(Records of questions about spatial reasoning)
** Begin **
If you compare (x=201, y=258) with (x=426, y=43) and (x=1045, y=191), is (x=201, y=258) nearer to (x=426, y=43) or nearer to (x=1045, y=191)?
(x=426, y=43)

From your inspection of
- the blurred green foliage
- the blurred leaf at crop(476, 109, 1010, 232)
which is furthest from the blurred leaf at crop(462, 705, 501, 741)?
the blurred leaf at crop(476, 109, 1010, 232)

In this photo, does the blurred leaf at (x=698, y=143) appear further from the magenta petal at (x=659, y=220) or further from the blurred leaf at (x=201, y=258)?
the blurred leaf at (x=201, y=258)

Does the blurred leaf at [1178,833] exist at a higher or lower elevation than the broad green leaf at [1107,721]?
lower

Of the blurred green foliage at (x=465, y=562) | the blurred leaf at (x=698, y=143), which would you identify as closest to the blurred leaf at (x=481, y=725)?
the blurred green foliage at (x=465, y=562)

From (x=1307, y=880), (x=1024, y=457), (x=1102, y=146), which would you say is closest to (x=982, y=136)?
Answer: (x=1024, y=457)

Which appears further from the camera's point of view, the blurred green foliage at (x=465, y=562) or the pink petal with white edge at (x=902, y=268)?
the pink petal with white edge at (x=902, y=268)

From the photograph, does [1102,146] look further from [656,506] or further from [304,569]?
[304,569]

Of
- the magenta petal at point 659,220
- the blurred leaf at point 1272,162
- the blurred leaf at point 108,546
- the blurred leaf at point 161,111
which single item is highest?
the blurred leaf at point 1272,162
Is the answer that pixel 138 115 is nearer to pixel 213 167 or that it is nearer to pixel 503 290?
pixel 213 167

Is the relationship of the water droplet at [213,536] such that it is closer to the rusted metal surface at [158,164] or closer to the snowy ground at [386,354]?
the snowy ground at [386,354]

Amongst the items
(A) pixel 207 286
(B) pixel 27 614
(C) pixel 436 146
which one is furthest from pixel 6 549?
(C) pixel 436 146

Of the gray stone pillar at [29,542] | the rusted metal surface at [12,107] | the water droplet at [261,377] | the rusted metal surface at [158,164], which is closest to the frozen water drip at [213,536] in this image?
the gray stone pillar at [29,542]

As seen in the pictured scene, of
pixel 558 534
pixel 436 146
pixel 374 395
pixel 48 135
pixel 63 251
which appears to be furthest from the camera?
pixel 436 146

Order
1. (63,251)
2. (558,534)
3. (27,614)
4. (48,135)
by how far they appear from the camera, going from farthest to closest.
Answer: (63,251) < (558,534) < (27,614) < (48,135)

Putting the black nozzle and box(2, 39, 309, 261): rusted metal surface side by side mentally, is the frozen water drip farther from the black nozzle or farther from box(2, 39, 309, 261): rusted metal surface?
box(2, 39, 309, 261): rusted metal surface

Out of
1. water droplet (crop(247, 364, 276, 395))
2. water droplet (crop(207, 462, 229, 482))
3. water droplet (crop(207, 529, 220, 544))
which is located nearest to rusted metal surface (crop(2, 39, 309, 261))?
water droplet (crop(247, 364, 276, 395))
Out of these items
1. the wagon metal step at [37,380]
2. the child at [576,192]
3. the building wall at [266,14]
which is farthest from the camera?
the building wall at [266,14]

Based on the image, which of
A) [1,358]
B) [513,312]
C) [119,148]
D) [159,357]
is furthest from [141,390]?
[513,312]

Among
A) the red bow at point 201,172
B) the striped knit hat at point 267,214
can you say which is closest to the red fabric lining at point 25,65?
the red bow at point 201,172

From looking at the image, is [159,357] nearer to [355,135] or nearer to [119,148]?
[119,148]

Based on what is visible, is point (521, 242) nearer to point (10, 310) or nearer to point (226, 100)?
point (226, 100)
** End **
** Begin **
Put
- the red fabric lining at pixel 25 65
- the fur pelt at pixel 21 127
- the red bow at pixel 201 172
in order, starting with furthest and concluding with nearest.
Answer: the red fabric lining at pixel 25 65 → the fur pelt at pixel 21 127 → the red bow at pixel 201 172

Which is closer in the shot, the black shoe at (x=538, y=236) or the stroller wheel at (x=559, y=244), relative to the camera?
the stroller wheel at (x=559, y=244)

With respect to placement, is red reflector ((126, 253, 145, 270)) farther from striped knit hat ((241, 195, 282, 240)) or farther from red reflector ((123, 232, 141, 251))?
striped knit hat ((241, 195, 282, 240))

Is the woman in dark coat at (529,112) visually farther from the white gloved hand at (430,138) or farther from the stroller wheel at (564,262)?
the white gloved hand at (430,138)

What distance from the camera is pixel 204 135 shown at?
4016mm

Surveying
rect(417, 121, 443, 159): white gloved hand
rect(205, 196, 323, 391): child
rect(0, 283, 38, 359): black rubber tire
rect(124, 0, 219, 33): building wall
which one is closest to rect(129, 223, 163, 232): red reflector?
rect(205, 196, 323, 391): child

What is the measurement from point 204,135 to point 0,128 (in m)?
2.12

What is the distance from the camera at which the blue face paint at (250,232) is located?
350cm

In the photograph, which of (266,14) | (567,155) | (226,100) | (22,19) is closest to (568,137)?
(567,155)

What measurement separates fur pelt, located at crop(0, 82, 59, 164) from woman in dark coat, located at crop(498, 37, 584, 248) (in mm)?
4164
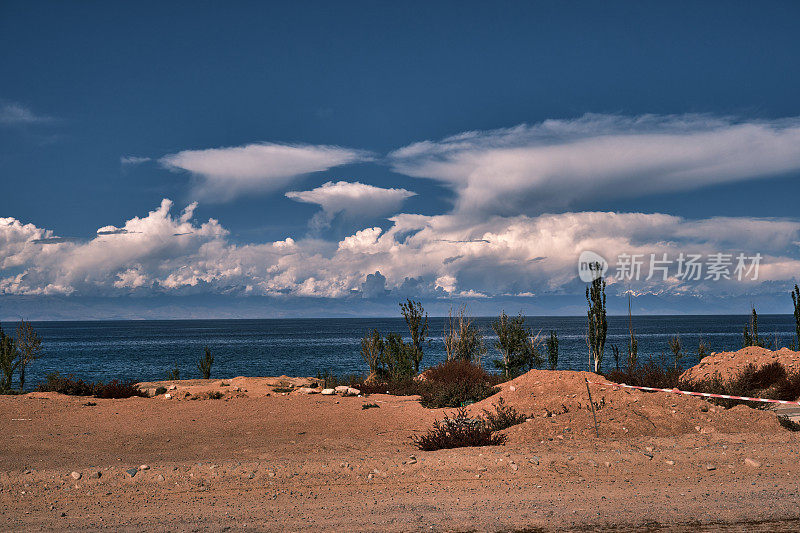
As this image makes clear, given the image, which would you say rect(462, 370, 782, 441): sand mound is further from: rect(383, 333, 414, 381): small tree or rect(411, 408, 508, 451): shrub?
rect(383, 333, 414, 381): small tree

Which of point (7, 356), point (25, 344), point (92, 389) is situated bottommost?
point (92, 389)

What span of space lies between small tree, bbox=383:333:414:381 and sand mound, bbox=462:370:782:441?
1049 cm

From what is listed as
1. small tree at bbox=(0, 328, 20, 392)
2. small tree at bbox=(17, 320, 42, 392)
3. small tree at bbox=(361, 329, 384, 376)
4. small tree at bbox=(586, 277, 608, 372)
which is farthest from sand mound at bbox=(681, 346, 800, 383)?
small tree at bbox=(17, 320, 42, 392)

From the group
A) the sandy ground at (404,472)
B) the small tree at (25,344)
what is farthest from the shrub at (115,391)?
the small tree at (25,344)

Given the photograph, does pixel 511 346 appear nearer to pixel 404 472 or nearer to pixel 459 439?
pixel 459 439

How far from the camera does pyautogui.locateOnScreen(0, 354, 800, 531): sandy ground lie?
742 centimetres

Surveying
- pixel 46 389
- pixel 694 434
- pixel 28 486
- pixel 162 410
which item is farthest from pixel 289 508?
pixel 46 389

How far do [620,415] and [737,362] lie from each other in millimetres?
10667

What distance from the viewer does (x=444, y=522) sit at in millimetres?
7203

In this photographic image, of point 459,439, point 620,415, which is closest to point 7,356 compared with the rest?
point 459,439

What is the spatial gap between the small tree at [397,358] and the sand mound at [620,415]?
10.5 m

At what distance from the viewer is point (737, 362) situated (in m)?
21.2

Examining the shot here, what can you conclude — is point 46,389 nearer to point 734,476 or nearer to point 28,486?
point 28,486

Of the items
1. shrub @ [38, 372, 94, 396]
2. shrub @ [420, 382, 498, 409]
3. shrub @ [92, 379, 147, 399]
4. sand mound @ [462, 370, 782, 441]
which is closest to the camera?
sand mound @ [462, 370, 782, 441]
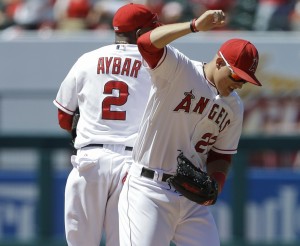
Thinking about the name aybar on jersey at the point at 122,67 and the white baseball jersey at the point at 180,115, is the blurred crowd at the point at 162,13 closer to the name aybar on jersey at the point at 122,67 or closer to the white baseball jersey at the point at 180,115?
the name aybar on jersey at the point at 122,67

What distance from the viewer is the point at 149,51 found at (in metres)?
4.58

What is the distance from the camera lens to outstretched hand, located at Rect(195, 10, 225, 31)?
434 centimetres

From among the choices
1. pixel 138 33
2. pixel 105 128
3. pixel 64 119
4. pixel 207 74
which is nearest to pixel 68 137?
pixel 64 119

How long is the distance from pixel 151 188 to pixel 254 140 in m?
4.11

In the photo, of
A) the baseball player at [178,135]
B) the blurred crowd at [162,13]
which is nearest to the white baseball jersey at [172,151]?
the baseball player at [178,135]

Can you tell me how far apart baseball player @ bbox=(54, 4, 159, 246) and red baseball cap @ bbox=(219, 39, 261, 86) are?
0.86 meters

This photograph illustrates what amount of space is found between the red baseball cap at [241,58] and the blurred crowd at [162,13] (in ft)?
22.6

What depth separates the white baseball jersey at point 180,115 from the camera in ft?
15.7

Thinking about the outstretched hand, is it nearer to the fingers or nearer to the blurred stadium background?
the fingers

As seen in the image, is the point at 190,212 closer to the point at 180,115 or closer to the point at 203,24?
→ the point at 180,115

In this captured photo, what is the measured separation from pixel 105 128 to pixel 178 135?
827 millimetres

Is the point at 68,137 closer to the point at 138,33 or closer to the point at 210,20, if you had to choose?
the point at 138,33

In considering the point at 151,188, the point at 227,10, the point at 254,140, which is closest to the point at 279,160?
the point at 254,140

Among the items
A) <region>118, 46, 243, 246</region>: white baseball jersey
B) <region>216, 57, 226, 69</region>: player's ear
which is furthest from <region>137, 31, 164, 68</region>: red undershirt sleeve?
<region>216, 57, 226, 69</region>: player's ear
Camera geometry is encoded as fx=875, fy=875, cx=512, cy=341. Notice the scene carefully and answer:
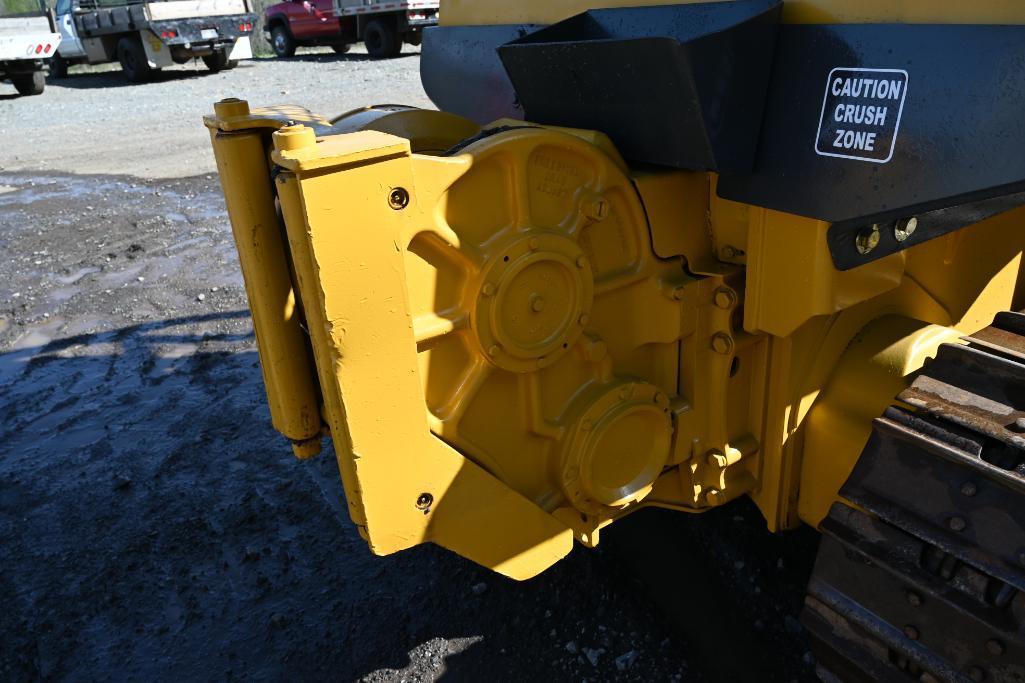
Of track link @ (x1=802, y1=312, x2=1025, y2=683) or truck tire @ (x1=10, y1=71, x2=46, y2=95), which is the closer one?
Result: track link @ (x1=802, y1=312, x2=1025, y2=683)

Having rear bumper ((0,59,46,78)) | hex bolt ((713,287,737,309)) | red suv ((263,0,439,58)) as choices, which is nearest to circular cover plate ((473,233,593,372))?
** End **
→ **Problem**
Reproduce the lines from the one containing "Camera geometry is" to the one containing "Having rear bumper", including both of those lines, and leave the pictures out.

→ **Correct answer**
Camera geometry is encoded as fx=875, fy=875, cx=512, cy=341. Notice the scene carefully and answer:
Of track link @ (x1=802, y1=312, x2=1025, y2=683) or truck tire @ (x1=10, y1=71, x2=46, y2=95), which is the closer one?
Result: track link @ (x1=802, y1=312, x2=1025, y2=683)

Having rear bumper ((0,59,46,78)) | hex bolt ((713,287,737,309)) | red suv ((263,0,439,58)) as choices, which is nearest to circular cover plate ((473,233,593,372))?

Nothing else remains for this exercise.